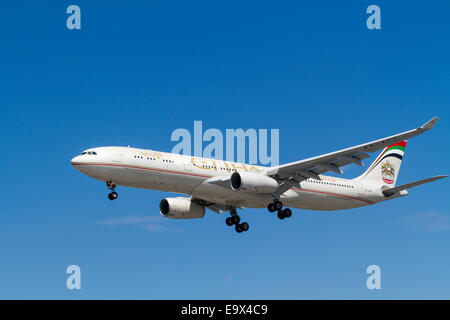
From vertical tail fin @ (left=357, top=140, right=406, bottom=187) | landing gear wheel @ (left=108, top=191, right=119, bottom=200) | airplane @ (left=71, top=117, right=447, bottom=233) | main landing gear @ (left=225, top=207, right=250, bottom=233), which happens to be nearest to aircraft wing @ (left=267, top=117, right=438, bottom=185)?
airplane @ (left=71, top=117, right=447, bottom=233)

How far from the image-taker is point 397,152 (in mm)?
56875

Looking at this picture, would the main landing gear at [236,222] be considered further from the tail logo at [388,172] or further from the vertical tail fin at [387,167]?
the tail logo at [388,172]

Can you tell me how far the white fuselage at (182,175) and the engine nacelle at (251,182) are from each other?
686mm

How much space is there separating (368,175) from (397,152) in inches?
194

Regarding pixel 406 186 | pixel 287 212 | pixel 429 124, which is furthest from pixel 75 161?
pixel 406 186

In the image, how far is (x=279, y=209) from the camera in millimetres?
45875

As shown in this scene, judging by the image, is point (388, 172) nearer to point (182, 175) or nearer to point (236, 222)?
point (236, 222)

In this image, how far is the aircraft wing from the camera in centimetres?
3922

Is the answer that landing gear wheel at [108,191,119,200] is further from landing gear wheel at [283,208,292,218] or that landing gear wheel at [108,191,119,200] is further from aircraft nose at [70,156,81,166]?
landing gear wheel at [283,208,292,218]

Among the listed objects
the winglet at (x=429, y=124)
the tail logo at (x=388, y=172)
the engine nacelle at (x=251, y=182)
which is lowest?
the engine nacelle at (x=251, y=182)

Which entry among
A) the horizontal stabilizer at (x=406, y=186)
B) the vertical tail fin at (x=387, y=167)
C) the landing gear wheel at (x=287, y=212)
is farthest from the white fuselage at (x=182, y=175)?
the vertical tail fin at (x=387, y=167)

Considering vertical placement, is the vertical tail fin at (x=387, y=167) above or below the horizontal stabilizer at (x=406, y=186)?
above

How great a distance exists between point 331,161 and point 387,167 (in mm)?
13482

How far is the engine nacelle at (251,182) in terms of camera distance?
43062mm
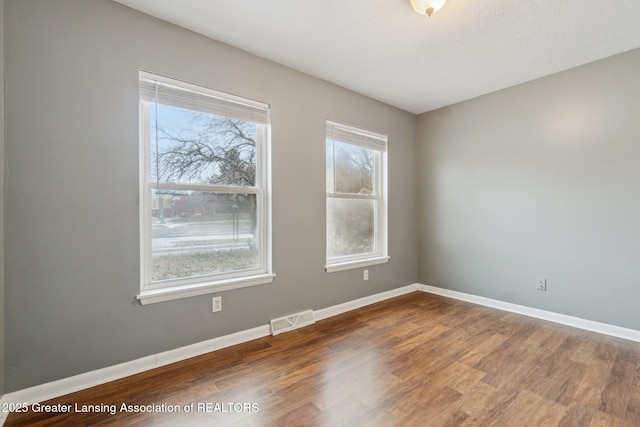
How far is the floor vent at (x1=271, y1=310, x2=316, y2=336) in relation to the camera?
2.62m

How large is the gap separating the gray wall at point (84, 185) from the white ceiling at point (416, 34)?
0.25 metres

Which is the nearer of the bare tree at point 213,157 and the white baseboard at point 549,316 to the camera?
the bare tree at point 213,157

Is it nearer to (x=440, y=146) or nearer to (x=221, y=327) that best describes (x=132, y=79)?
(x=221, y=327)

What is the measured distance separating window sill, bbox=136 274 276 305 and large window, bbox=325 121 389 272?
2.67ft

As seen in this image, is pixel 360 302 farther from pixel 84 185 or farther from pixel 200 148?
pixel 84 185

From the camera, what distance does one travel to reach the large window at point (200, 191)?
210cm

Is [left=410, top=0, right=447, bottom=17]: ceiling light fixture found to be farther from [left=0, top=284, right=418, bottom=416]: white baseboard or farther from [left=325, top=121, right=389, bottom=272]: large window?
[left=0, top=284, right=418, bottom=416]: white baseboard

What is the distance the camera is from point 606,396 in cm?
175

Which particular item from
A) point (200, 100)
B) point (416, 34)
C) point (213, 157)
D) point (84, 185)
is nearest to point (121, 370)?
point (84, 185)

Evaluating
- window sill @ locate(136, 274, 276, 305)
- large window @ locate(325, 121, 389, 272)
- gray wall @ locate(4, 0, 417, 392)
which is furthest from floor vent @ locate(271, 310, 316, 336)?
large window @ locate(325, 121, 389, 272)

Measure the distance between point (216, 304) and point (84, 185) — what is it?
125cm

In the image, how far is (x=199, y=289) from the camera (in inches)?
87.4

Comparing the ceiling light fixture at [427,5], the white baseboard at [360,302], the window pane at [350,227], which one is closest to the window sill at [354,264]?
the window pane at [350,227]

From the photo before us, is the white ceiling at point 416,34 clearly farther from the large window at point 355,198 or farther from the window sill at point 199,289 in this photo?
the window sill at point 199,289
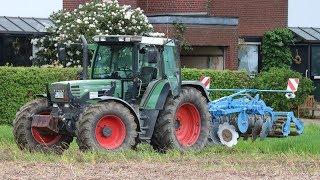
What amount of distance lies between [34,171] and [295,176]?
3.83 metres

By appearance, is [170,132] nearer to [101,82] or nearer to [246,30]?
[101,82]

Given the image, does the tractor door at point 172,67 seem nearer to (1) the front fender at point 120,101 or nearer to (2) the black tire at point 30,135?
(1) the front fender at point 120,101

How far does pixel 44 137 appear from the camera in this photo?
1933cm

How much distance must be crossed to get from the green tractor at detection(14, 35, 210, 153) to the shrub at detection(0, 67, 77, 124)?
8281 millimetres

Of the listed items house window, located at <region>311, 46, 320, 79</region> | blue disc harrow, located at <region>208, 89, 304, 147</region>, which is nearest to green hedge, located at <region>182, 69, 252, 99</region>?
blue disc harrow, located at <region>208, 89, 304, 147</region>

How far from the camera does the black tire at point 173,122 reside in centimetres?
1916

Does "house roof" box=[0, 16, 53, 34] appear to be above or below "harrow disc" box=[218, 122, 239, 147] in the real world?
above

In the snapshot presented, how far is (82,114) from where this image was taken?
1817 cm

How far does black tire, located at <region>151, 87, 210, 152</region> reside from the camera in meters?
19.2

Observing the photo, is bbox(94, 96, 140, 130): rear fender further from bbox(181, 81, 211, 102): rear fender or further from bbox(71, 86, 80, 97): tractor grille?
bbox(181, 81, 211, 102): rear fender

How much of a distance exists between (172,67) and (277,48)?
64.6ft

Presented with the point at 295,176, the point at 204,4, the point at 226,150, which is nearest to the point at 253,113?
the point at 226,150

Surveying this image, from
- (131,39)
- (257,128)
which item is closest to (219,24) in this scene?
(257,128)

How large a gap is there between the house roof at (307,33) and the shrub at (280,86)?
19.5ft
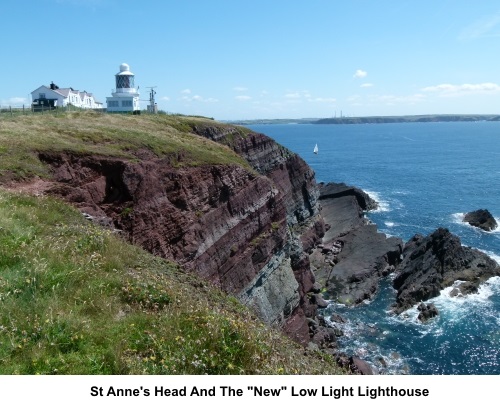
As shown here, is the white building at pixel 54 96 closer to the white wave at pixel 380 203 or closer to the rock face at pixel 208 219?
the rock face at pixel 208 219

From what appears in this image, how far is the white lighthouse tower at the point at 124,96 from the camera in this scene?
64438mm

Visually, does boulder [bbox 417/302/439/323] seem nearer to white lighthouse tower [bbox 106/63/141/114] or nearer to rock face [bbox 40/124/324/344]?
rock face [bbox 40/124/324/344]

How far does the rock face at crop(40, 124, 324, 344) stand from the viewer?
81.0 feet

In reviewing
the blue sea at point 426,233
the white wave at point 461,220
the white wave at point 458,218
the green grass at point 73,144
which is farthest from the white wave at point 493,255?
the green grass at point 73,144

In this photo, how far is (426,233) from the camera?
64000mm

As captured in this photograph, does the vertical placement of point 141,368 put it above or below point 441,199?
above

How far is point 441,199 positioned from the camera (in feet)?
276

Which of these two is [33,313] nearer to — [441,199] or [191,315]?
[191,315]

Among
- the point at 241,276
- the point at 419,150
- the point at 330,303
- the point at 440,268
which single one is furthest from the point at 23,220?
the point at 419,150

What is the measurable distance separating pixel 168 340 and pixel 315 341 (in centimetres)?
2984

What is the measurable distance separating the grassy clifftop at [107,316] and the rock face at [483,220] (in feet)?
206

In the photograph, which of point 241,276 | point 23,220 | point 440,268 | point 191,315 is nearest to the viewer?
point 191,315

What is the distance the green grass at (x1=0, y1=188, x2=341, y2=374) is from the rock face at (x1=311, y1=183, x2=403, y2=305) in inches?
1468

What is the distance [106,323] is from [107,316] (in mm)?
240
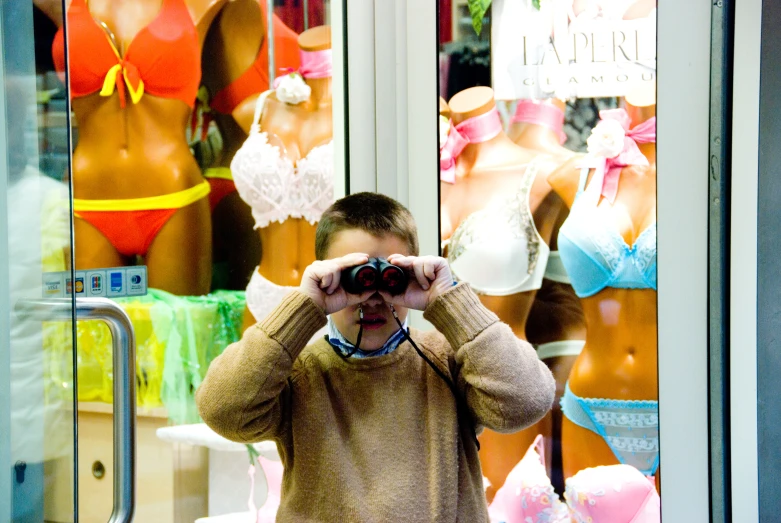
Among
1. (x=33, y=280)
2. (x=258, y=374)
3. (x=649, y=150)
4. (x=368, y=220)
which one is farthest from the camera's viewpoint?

-=-=-=-=-

**What you are asked to do**
Repeat the data exactly, excluding the pictures.

**Correct result**
From vertical tail fin @ (left=357, top=140, right=406, bottom=187) | landing gear wheel @ (left=108, top=191, right=119, bottom=200) | airplane @ (left=71, top=117, right=447, bottom=233) | main landing gear @ (left=225, top=207, right=250, bottom=233), which happens to be nearest to aircraft wing @ (left=267, top=117, right=438, bottom=185)?
airplane @ (left=71, top=117, right=447, bottom=233)

How far from the image-taker is point 397,152 (in mm)?
56875

Looking at this picture, would the main landing gear at [236,222] be considered further from the tail logo at [388,172] or further from the vertical tail fin at [387,167]?
the tail logo at [388,172]

Can you tell me how far the white fuselage at (182,175) and the engine nacelle at (251,182) are from each other?
686mm

How much space is there separating (368,175) from (397,152) in inches?
194

Regarding pixel 406 186 | pixel 287 212 | pixel 429 124, which is furthest from pixel 75 161?
pixel 406 186

In the image, how far is (x=279, y=209) from the camera in millimetres?
45875

As shown in this scene, judging by the image, is point (388, 172) nearer to point (182, 175) or nearer to point (236, 222)?
point (236, 222)

In this image, how far is the aircraft wing from the camera in centimetres?
3922

Is the answer that landing gear wheel at [108,191,119,200] is further from landing gear wheel at [283,208,292,218] or that landing gear wheel at [108,191,119,200] is further from aircraft nose at [70,156,81,166]?
landing gear wheel at [283,208,292,218]

Among the listed objects
the winglet at (x=429, y=124)
the tail logo at (x=388, y=172)
the engine nacelle at (x=251, y=182)
which is lowest?
the engine nacelle at (x=251, y=182)

Which entry among
A) the horizontal stabilizer at (x=406, y=186)
B) the vertical tail fin at (x=387, y=167)
C) the landing gear wheel at (x=287, y=212)
is farthest from the white fuselage at (x=182, y=175)?
the vertical tail fin at (x=387, y=167)

Considering vertical placement, is the vertical tail fin at (x=387, y=167) above or below the horizontal stabilizer at (x=406, y=186)?
above

How great a distance exists between point 331,161 and point 387,167 (in mm)?
13482

How far is the engine nacelle at (251,182) in terms of camera distance?
43062mm
How far is the floor vent at (x1=271, y1=310, x2=316, y2=336) in relation to the camera?
2.62m

How large is the gap separating the gray wall at point (84, 185) from the white ceiling at point (416, 34)?
0.25 metres

Which is the nearer of the bare tree at point 213,157 and the white baseboard at point 549,316 to the camera?
the bare tree at point 213,157

Is it nearer to (x=440, y=146) or nearer to (x=221, y=327) that best describes (x=132, y=79)?
(x=221, y=327)

What is the measured distance separating window sill, bbox=136 274 276 305 and large window, bbox=325 121 389 272?
2.67ft

As seen in this image, is pixel 360 302 farther from pixel 84 185 or farther from pixel 200 148?
pixel 84 185

From the camera, what distance does one travel to reach the large window at point (200, 191)?
210cm

Is [left=410, top=0, right=447, bottom=17]: ceiling light fixture found to be farther from [left=0, top=284, right=418, bottom=416]: white baseboard or farther from [left=325, top=121, right=389, bottom=272]: large window?
[left=0, top=284, right=418, bottom=416]: white baseboard

What is the distance the camera is from point 606,396 in cm?
175

Which particular item from
A) point (200, 100)
B) point (416, 34)
C) point (213, 157)
D) point (84, 185)
is nearest to point (121, 370)?
point (84, 185)

Evaluating
- window sill @ locate(136, 274, 276, 305)
- large window @ locate(325, 121, 389, 272)
- gray wall @ locate(4, 0, 417, 392)
which is furthest from floor vent @ locate(271, 310, 316, 336)?
large window @ locate(325, 121, 389, 272)

Measure the distance between point (216, 304) and point (84, 185) — what is it?
125cm

In the image, how far is (x=199, y=289) from the camera (in inches)?
87.4

Comparing the ceiling light fixture at [427,5], the white baseboard at [360,302], the window pane at [350,227], which one is closest to the window sill at [354,264]?
the window pane at [350,227]

From the photo before us, is the white ceiling at point 416,34 clearly farther from the large window at point 355,198 or farther from the window sill at point 199,289 in this photo?
the window sill at point 199,289
What amount of distance lies between [34,171] and [295,176]?
3.83 metres

By appearance, is [170,132] nearer to [101,82] or nearer to [246,30]?
[101,82]

Given the image, does the tractor door at point 172,67 seem nearer to (1) the front fender at point 120,101 or nearer to (2) the black tire at point 30,135?
(1) the front fender at point 120,101

How far does pixel 44 137 appear from the camera in this photo?
1933cm

How much distance must be crossed to get from the green tractor at detection(14, 35, 210, 153) to the shrub at detection(0, 67, 77, 124)?
8281 millimetres

Of the listed items house window, located at <region>311, 46, 320, 79</region> | blue disc harrow, located at <region>208, 89, 304, 147</region>, which is nearest to green hedge, located at <region>182, 69, 252, 99</region>?
blue disc harrow, located at <region>208, 89, 304, 147</region>

How far from the camera does the black tire at point 173,122 reside in centimetres?
1916

Does "house roof" box=[0, 16, 53, 34] appear to be above or below "harrow disc" box=[218, 122, 239, 147] in the real world?
above

In the snapshot presented, how far is (82,114) from where this image was taken?
1817 cm

How far does black tire, located at <region>151, 87, 210, 152</region> reside from the camera in meters?
19.2

Observing the photo, is bbox(94, 96, 140, 130): rear fender further from bbox(181, 81, 211, 102): rear fender or further from bbox(71, 86, 80, 97): tractor grille?
bbox(181, 81, 211, 102): rear fender

How much of a distance exists between (172,67) and (277,48)?
64.6ft

Presented with the point at 295,176, the point at 204,4, the point at 226,150, which is nearest to the point at 253,113?
the point at 226,150

Surveying this image, from
- (131,39)
- (257,128)
which item is closest to (219,24) in this scene?
(257,128)

How large a gap is there between the house roof at (307,33) and the shrub at (280,86)?
19.5ft
As shown here, is the white building at pixel 54 96 closer to the white wave at pixel 380 203 or closer to the rock face at pixel 208 219?
the rock face at pixel 208 219

From what appears in this image, how far is the white lighthouse tower at the point at 124,96 from the camera in this scene?
64438mm

Visually, does boulder [bbox 417/302/439/323] seem nearer to white lighthouse tower [bbox 106/63/141/114] or nearer to rock face [bbox 40/124/324/344]?
rock face [bbox 40/124/324/344]

How far does the rock face at crop(40, 124, 324, 344) stand from the viewer?
81.0 feet

In reviewing
the blue sea at point 426,233
the white wave at point 461,220
the white wave at point 458,218
the green grass at point 73,144
which is farthest from the white wave at point 493,255?
the green grass at point 73,144

In this photo, how far is (426,233) from the camera?
64000mm

As captured in this photograph, does the vertical placement of point 141,368 put it above or below point 441,199?
above

How far is point 441,199 positioned from the camera (in feet)?
276

Which of these two is [33,313] nearer to — [441,199] or [191,315]?
[191,315]

Among
- the point at 241,276
- the point at 419,150
- the point at 330,303
- the point at 440,268
which single one is furthest from the point at 23,220?
the point at 419,150

What is the measurable distance separating pixel 168 340 and pixel 315 341 (in centimetres)?
2984

What is the measurable distance separating the grassy clifftop at [107,316] and the rock face at [483,220] (in feet)?
206

In the photograph, which of point 241,276 | point 23,220 | point 440,268 | point 191,315 is nearest to the viewer?
point 191,315

What is the distance the green grass at (x1=0, y1=188, x2=341, y2=374) is from the rock face at (x1=311, y1=183, x2=403, y2=305) in inches?
1468

What is the distance [106,323] is from [107,316] (in mm)?
240
Among
1. (x=33, y=280)
2. (x=258, y=374)
3. (x=649, y=150)
4. (x=368, y=220)
which one is farthest from the camera's viewpoint?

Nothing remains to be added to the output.